The Justice Department (DOJ) has reached a comprehensive settlement under the Americans with Disabilities Act (ADA) with QuikTrip Corporation, a private company that owns and operates more than 550 gas stations, convenience stores, travel centers, and truck stops in the Midwest, South and Southwestern United States.
Under the consent decree, which was filed along with a complaint in the U.S. District Court for the District of Nebraska, QuikTrip will create a $1.5 million compensatory damages fund for individuals who were victims of discrimination based on disability, as well as take various steps to make its stores accessible.
The Justice Department opened the investigation in response to complaints about inaccessible parking by two individuals with disabilities in the Omaha, Neb., area. The DOJ lawsuit says the investigation revealed a nationwide pattern and practice of discrimination on the basis of disability. QuikTrip worked with the department to amicably resolve the matter without active litigation.
"On July 26, 2010, we will celebrate the 20th anniversary of the ADA, a landmark civil rights law that ensures equal access and equal opportunity for individuals with disabilities," said Thomas E. Perez, Assistant Attorney General for the Civil Rights Division. "Ensuring full and equal access to all businesses open to the public is a top priority, and the Justice Department is committed to vigorous enforcement of the ADA to ensure equal opportunity for individuals with disabilities."
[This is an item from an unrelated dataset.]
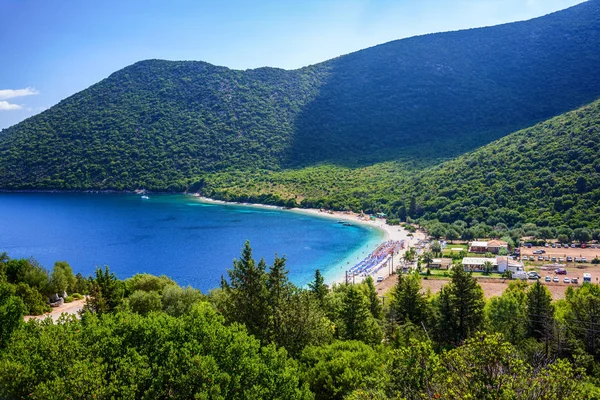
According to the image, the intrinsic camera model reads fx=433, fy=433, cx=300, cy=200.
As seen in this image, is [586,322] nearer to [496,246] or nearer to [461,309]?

Under the settlement, which remains subject to court approval, QuikTrip Corporation will:
• Make necessary modifications at its current stores over a three year period to achieve compliance with ADA accessibility requirements. QuikTrip has retained an independent licensed architect approved by DOJ to certify compliance with the ADA architectural standards for each of its current stores;
• Design and construct future stores so they comply with the ADA architectural standards and obtain a certification of ADA compliance for each future store from the independent licensed architect or a construction manager who has been trained by the architect on ADA compliance issues;
• Ensure that at least two fueling positions at each of its current stores and all fueling positions at each store opened after the entry of the consent decree are accessible to individuals with disabilities -- including the fuel dispenser controls, self-service payment mechanism, call button and amenities. At QuikTrip stores opened after approval of the consent decree, two fuel dispensers will be on the shortest accessible route to the store entrance;
• Adopt, implement and train store employees on policies to ensure fueling and other types of indoor and outdoor assistance for people with disabilities, equal access for individuals who use service animals, and maintain accessible features, such as accessible parking and routes;
• Ensure and maintain operation of remote notification systems for outdoor assistance after an initial testing and upgrade of notification systems that may take up to six months;
• Implement and maintain an ADA comment line and complaint resolution process and take appropriate corrective actions to resolve ADA-related complaints received from customers;
• Ensure the accessibility of its website;
• Pay a maximum civil penalty in the amount of $55,000;
• Create a $1.5 million compensatory damages fund to compensate the complainants and other aggrieved individuals who make timely claims to the Justice Department. Claims must be received within 180 days of entry of the consent decree by the court.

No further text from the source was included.